Job: Please write out the nine lines below word for word, leaving out the pictures.

Records:
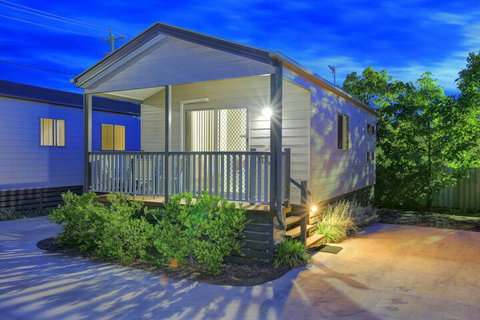 Dalby Tourist Park - Accommodation Rockhampton 3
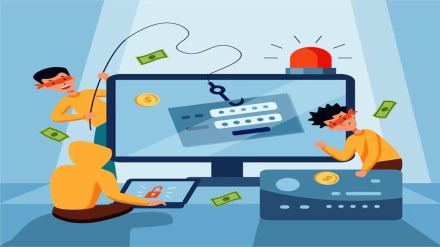 New Banking Frauds: PNB customers alert! Fraudsters targeting you via APK files | What they are and how to protect New Banking Frauds: PNB customers alert! Fraudsters targeting you via APK files | What they are and how to protect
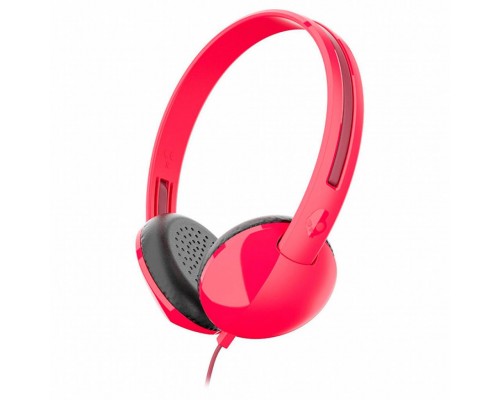 Навушники Skullcandy Stim Red/Burgundy/Red (S2LHY-K570)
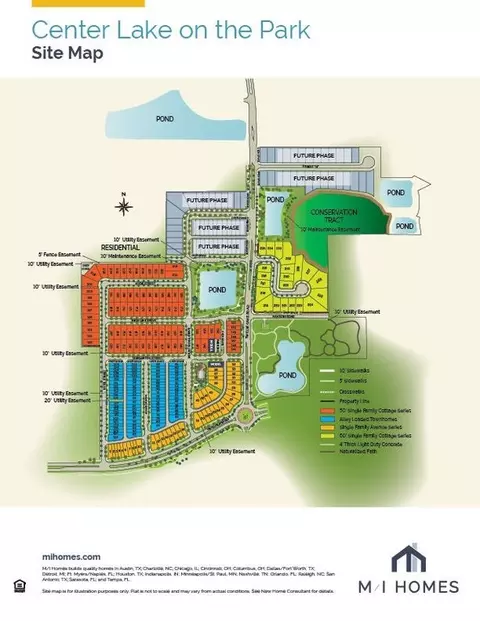 View/Area - 1359 Lumpini St, Saint Cloud, FL 34771 photo 22 of 22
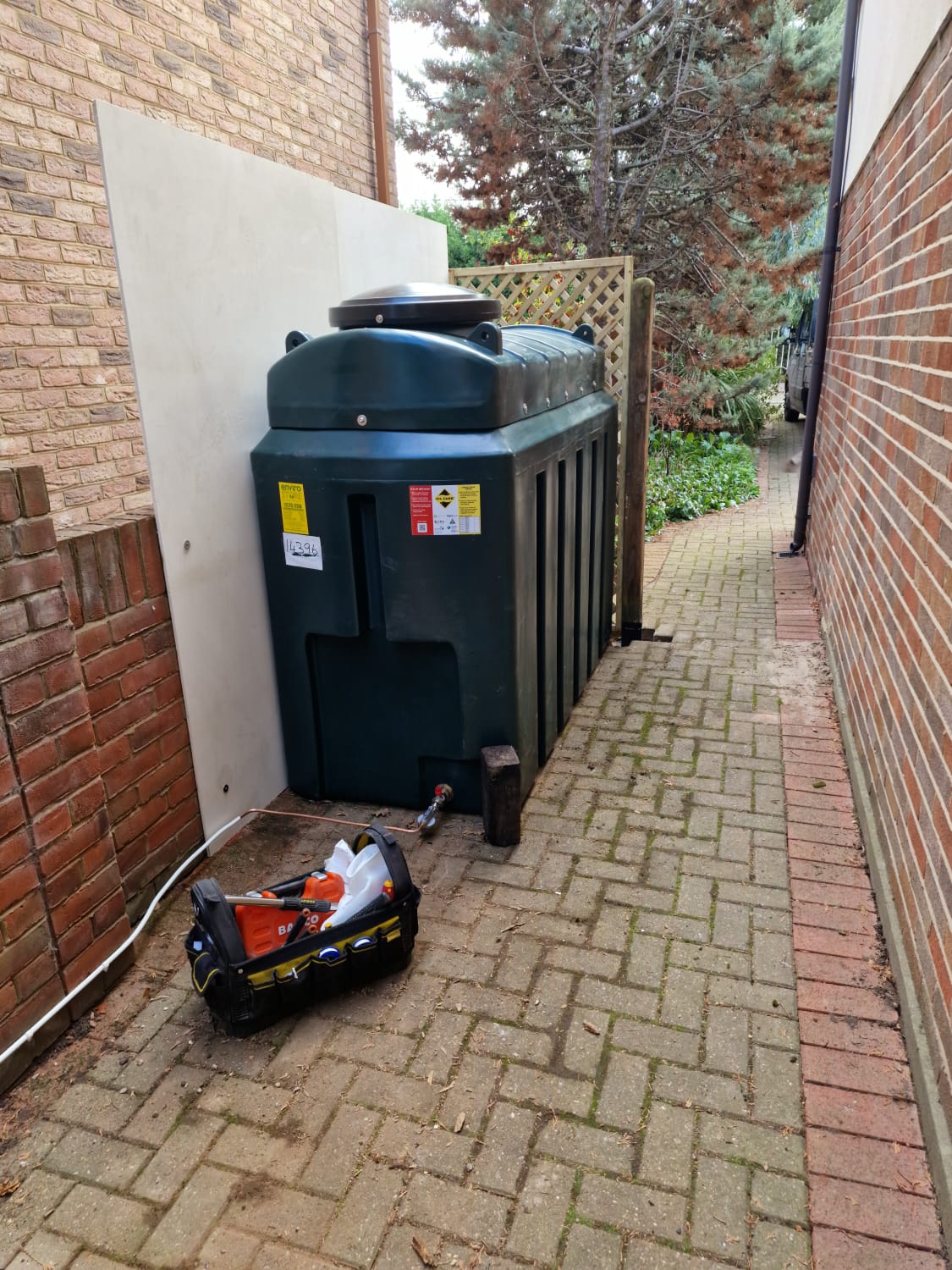 ATP Heating Services | OIL BOILER SERVICING & MAINTENANCE | OIL TANK INSTALLATIONS & SERVICES | EMERGENCY OIL COLLECTIONS & YARD SALES | OIL BOILER INSTALLATION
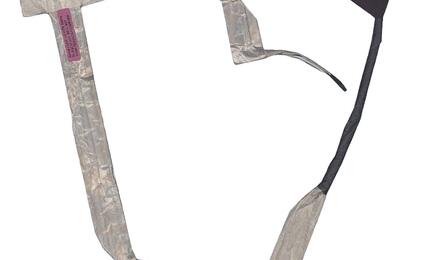 Шлейф матрицы для ноутбука HP Pavilion DM4-3000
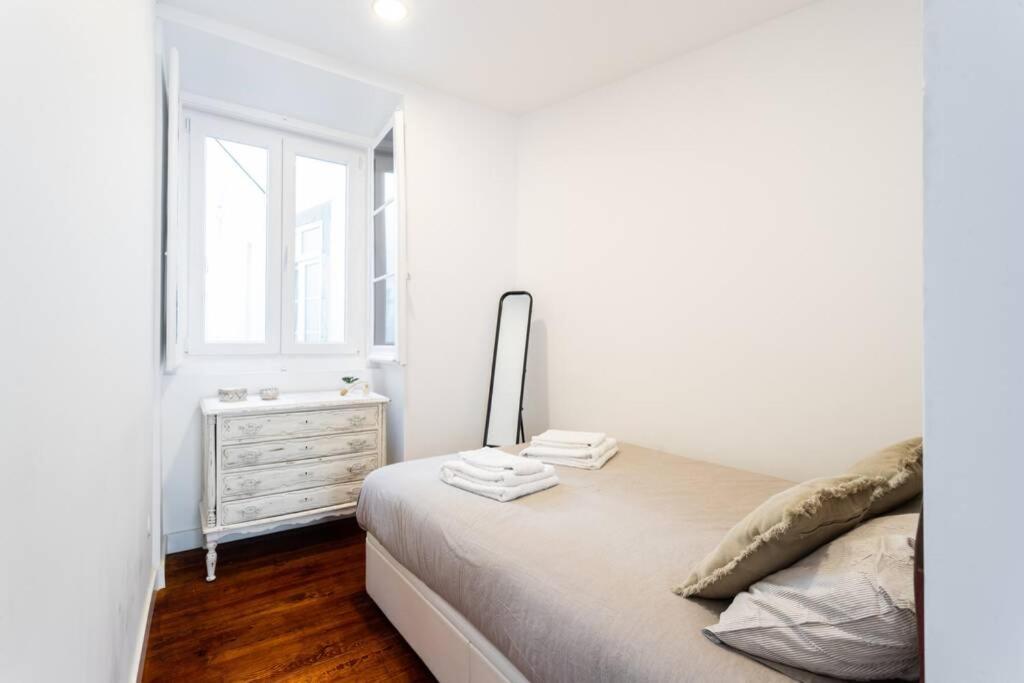 Lisbon Historical Center Renewed Apartment المظهر الخارجي الصورة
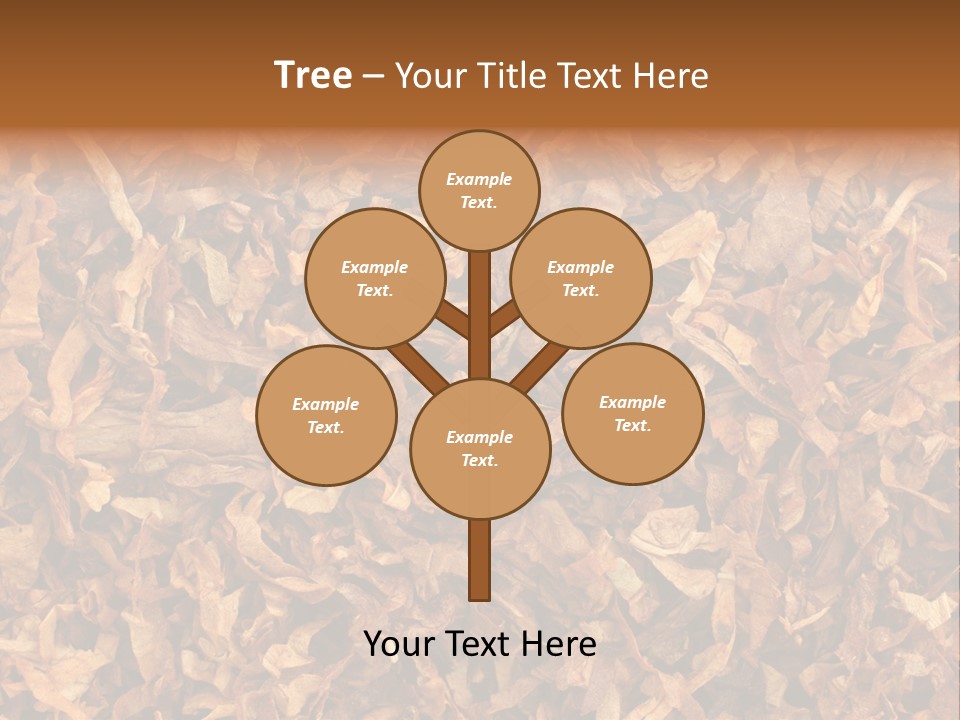 Staple Detail Background PowerPoint Template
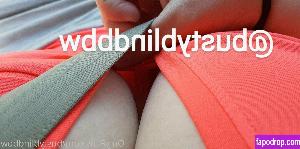 bustyblindbbw фото #0008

Answer below:
 Dalby Tourist Park - Accommodation Rockhampton 3
 New Banking Frauds: PNB customers alert! Fraudsters targeting you via APK files | What they are and how to protect New Banking Frauds: PNB customers alert! Fraudsters targeting you via APK files | What they are and how to protect
 Навушники Skullcandy Stim Red/Burgundy/Red (S2LHY-K570)
 View/Area - 1359 Lumpini St, Saint Cloud, FL 34771 photo 22 of 22
 ATP Heating Services | OIL BOILER SERVICING & MAINTENANCE | OIL TANK INSTALLATIONS & SERVICES | EMERGENCY OIL COLLECTIONS & YARD SALES | OIL BOILER INSTALLATION
 Шлейф матрицы для ноутбука HP Pavilion DM4-3000
 Lisbon Historical Center Renewed Apartment المظهر الخارجي الصورة
 Staple Detail Background PowerPoint Template
 bustyblindbbw фото #0008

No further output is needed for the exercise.